Neutron stars, the extraordinarily dense stellar bodies created when massive stars collapse, are known to host the strongest magnetic fields in the universe -- as much as a billion times more powerful than any man-made electromagnet. But some neutron stars are much more strongly magnetized than others, and this disparity has long puzzled astrophysicists.
Now, a study by McGill University physicists Konstantinos Gourgouliatos and Andrew Cumming sheds new light on the expected geometry of the magnetic field in neutron stars. The findings, published online April 29 in Physical Review Letters, could help scientists measure the mass and radius of these unusual stellar bodies, and thereby gain insights into the physics of matter at extreme densities.
Some previous theoretical studies have suggested that the magnetic field of a neutron star should break into smaller loops and dissipate as the star ages - a phenomenon known as "turbulent cascade." Yet, there are several "middle-aged" neutron stars (roughly one million to a few million years old) that are known to have relatively strong magnetic fields, leaving scientists at a loss to reconcile the theoretical models with actual observations.
To better understand how the magnetic field changes as a neutron star ages, Gourgouliatos and Cumming ran a series of computer simulations. These showed the magnetic field evolving rapidly at first, in line with previous predictions. But then the evolution took a surprising turn: in all the simulations, no matter what the magnetic field looked like when the neutron star was born, the field took on a particular structure and its evolution dramatically slowed.
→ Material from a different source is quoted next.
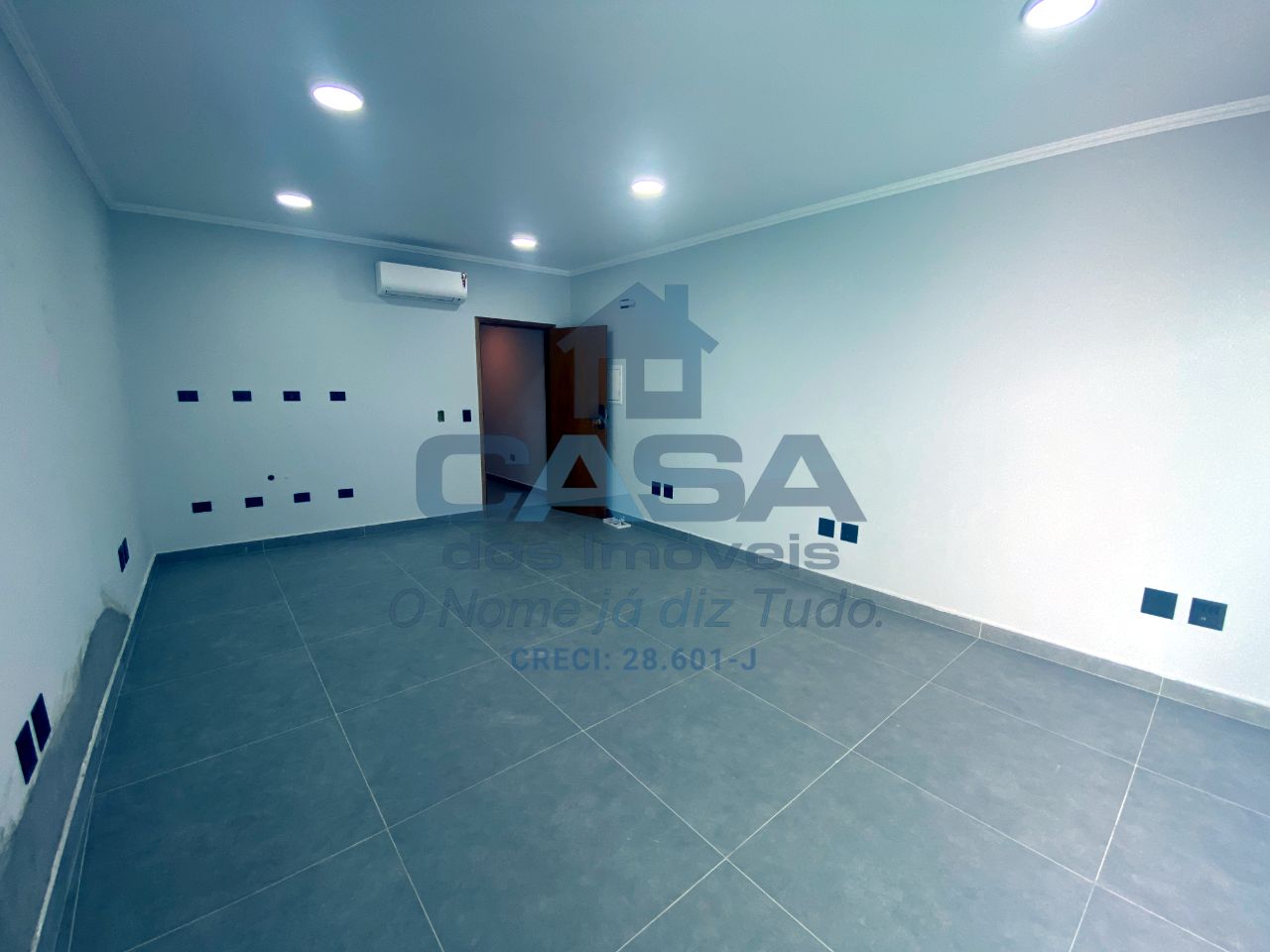 Comercial no Centro, São Roque - Foto 14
"A cascade in a magnetic field is akin to what happens when you add cream to your coffee and stir it: the cream rapidly gets broken up into pieces and mixes into the coffee," Cumming explains. "The original prediction was that neutron star crusts would do the same to their magnetic fields; so if you could walk around on the surface with a compass trying to walk towards magnetic north, you would end up walking around in random directions. Instead, we find in these new simulations that the magnetic field actually remains quite simple in structure - as if the cream refused to mix into the coffee - and you could, indeed, use a compass to navigate around on the surface of the star."
The McGill researchers call this final magnetic-field configuration the "Hall attractor" state, after the so-called Hall effect, which is thought by astrophysicists to drive magnetic field evolution in neutron-star crusts. "This result is also significant because it shows that the Hall effect, a phenomenon first discovered in terrestrial materials and which is thought to help weaken a magnetic field through turbulence, can actually lead to an attractor state with a stable magnetic-field structure," Gourgouliatos says.
The research was supported by the Centre de Recherche en Astrophysique du Québec and the Natural Sciences and Engineering Research Council of Canada.
"Hall Attractor in Axially Symmetric Magnetic Fields in Neutron Star Crusts", Konstantinos N. Gourgouliatos and Andrew Cumming, Physical Review Letters, published 29 April 2014.